▶ **TAREFAS A REALIZAR**:
A - Repita sem alterações o trecho do texto sobre a sucessão no Irã entre "Até a queda" e "mulheres sem hijab.", inclusive.
B - Traduza para o inglês esta frase do texto sobre a sucessão no Irã: "Até a queda do helicóptero por falhas técnicas, segundo a mídia local, o cenário pós-Khamenei parecia razoavelmente definido, com dois nomes apontados como favoritos."
C - Retome o texto sobre a sucessão no Irã a partir do ponto em que ele termina.

Para analistas, além de calar vozes dissonantes, Khamenei sinalizava que queria tomar as rédeas da sucessão — a tarefa de escolher o líder supremo é da Assembleia dos Especialistas, eleita pelas urnas, mas os candidatos às 88 vagas no órgão podem ser vetados indiretamente a mando do próprio Khamenei, que não tem essa atribuição dentro do sistema, mas pode fazê-lo se quiser..
Até a queda do helicóptero por falhas técnicas, segundo a mídia local, o cenário pós-Khamenei parecia razoavelmente definido, com dois nomes apontados como favoritos. O primeiro era Raisi, um presidente impopular, considerado incompetente na economia e gestão pública, e cujos maiores feitos incluem a repressão a protestos, o crescente número de execuções de presos políticos e uma guinada conservadora simbolizada pela repressão a mulheres sem hijab.
Mas Raisi era considerado perfeito para Khamenei e para as outras forças que ditam os rumos do país, como a Guarda Revolucionária: um presidente que seguia ordens, defendia com unhas e dentes a repressão estatal, representava razoavelmente os interesses do Irã no exterior e agia como escudo para as críticas ao Estado.
“As mesmas qualidades que provavelmente fizeram Raisi parecer uma escolha segura para a Presidência também fizeram dele um principal candidato à sucessão de Khamenei como líder supremo”, escreveu o jornalista e analista político Arash Azizi em artigo para o site The Atlantic. “Até agora, muitos clérigos que [não partilhavam a política linha-dura de Khamenei] morreram ou foram politicamente marginalizados, deixando o campo aberto a Raisi.”

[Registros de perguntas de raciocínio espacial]
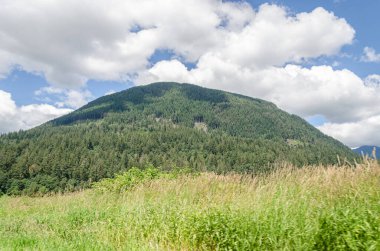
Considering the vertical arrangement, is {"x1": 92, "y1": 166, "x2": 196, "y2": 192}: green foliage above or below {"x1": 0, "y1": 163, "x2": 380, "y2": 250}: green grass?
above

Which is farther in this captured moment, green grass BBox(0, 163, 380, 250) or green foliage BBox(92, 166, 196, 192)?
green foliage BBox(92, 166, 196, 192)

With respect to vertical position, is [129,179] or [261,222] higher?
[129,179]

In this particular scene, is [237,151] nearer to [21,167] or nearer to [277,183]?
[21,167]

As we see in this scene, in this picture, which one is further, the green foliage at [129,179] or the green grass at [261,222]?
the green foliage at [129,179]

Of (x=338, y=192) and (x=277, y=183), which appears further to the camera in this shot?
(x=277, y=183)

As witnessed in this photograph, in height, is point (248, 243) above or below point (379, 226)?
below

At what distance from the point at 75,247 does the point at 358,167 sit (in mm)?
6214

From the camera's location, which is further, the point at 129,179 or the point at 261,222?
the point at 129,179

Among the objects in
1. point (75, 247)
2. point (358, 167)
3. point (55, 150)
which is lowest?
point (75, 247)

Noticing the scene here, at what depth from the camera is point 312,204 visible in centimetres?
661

---

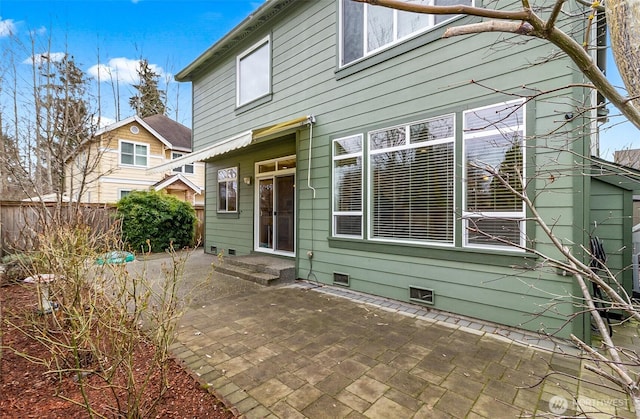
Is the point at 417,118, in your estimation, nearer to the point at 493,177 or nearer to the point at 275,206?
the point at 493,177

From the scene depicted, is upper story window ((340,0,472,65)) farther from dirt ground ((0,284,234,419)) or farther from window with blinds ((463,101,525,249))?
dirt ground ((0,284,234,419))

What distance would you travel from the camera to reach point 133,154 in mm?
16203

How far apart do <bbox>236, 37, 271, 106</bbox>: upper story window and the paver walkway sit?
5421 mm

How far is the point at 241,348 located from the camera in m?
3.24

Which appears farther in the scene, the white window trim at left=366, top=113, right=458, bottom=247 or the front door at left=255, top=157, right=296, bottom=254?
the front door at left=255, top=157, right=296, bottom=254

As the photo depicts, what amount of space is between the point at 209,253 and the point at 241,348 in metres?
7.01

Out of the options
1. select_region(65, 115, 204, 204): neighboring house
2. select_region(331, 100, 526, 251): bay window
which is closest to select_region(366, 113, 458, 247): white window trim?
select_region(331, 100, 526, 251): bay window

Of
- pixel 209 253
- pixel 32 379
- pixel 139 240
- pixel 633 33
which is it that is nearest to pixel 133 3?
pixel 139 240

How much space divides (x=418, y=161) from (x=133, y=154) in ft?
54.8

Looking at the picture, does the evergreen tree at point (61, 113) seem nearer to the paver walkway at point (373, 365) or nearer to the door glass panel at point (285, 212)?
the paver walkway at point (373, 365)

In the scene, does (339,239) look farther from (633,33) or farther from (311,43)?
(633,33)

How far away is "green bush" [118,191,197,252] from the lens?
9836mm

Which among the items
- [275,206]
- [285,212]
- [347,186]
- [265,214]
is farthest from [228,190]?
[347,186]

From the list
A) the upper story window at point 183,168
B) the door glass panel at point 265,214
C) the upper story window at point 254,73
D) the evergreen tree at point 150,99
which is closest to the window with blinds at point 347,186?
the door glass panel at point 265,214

▶ **RESPOSTAS ÀS TAREFAS**:
A -
Até a queda do helicóptero por falhas técnicas, segundo a mídia local, o cenário pós-Khamenei parecia razoavelmente definido, com dois nomes apontados como favoritos. O primeiro era Raisi, um presidente impopular, considerado incompetente na economia e gestão pública, e cujos maiores feitos incluem a repressão a protestos, o crescente número de execuções de presos políticos e uma guinada conservadora simbolizada pela repressão a mulheres sem hijab.

B - Until the helicopter crash caused by technical failures, according to local media, the post-Khamenei scenario seemed reasonably well defined, with two names singled out as favorites.

C -
Nepotismo à iraniana
Além de Raisi, havia outro favorito: o filho de Ali Khamenei, Mojtaba, de 65 anos. Em março, uma pesquisa do serviço persa da BBC com analistas iranianos o colocava à frente na disputa. Integrante da elite religiosa, veterano da Guerra Irã-Iraque e ligado à milícia paramilitar Basij, Mojtaba é professor no principal seminário do país, em Qom, e tem boas relações com o aparato de segurança, incluindo a Guarda Revolucionária.
Mas nem toda a influência conseguiu dissipar o maior “porém” à sua candidatura: Mojtaba é filho de Khamenei, e o atual líder supremo disse no passado que o nepotismo se assemelha a “ditaduras” e a “monarquias”, e é algo “não islâmico”. Até Khomeini já havia criticado o caráter hereditário do trono iraniano, em especial da dinastia Pahlevi.
— O islã não reconhece a monarquia e a sucessão hereditária. O único monarca real é Alá — disse Khomeini durante sermão em Najaf (Iraque), em fevereiro de 1970.
Em março, o aiatolá Mahmoud Mohammadi Araghi, que integra a Assembleia dos Especialistas, denunciou que Khamenei teria vetado uma investigação do órgão sobre a questão da hereditariedade.
— Em outra ocasião, quando eles (Assembleia dos Especialistas) buscaram permissão do líder para investigar uma pessoa ligada a ele, ele respondeu “não, vamos riscar esse assunto” — disse Araghi ao site Nour News.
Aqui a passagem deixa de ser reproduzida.